Can you put each line of the records, from the one containing "How far is [101,32]" through the one containing "Result: the stone monument base", into a JSON list of strings, one string per line and with blank lines left out?
**** ENTRIES PROVIDED ****
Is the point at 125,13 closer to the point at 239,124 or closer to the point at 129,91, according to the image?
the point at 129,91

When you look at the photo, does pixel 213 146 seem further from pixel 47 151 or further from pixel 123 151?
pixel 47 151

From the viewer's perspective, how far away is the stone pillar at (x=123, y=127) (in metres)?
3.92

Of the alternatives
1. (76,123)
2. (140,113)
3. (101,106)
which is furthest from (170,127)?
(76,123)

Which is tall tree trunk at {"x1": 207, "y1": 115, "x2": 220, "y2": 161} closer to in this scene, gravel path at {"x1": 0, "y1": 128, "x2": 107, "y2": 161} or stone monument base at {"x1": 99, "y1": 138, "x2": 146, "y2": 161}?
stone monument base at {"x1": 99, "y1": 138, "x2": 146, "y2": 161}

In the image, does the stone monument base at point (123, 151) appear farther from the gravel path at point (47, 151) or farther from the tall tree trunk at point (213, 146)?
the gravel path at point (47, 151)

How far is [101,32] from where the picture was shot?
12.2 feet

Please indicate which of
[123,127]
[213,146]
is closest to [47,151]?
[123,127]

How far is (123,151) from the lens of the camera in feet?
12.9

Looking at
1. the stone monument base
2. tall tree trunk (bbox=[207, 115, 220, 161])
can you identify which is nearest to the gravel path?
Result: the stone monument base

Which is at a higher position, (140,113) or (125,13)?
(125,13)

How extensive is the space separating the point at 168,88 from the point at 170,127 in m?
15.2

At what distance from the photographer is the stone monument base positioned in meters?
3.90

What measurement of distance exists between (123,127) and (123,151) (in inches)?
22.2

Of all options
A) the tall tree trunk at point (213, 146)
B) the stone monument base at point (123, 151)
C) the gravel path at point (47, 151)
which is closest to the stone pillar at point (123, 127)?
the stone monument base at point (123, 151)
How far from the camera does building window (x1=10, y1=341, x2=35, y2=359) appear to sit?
****
ANSWER TO THE PROBLEM:
[
  "How far is [101,32] from where the picture was shot?",
  "12.2 feet",
  "Please indicate which of",
  "[123,127]",
  "[213,146]",
  "is closest to [47,151]?",
  "[123,127]",
  "How far is (123,151) from the lens of the camera in feet?",
  "12.9",
  "Looking at",
  "1. the stone monument base",
  "2. tall tree trunk (bbox=[207, 115, 220, 161])",
  "can you identify which is nearest to the gravel path?",
  "Result: the stone monument base"
]